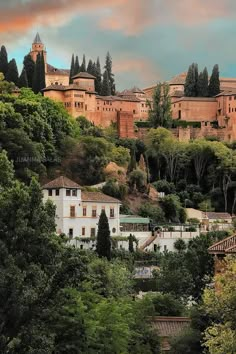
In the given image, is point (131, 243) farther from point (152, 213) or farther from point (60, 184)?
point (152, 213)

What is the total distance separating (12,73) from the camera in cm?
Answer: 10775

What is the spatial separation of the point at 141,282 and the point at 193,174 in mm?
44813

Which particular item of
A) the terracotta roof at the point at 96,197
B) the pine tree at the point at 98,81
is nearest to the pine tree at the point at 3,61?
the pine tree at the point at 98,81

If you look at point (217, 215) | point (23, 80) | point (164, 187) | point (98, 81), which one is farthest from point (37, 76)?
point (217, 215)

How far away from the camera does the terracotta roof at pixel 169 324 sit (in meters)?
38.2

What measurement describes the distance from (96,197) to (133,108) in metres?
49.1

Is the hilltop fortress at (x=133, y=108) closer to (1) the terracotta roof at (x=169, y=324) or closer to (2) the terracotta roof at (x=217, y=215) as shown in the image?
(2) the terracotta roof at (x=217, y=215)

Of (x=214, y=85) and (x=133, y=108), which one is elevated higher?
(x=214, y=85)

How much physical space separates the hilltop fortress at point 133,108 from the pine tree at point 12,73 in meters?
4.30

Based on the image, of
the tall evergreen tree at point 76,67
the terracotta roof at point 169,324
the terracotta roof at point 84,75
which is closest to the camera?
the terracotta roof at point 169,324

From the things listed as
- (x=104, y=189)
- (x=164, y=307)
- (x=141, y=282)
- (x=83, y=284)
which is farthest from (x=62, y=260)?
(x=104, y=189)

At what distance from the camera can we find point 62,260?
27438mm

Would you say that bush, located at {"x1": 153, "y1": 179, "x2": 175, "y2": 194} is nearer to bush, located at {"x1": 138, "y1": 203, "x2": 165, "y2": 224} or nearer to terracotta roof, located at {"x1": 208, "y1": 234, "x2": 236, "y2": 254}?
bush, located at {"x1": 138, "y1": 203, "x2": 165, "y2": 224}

==========

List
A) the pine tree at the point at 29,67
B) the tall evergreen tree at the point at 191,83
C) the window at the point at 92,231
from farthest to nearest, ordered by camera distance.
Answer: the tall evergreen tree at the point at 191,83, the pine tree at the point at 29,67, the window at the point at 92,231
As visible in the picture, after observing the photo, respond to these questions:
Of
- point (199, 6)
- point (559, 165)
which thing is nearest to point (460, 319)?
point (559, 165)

==========

**GIVEN PROBLEM**
Please report how many lines of the records above contain the word "window". Give only the number.

**ANSWER**
2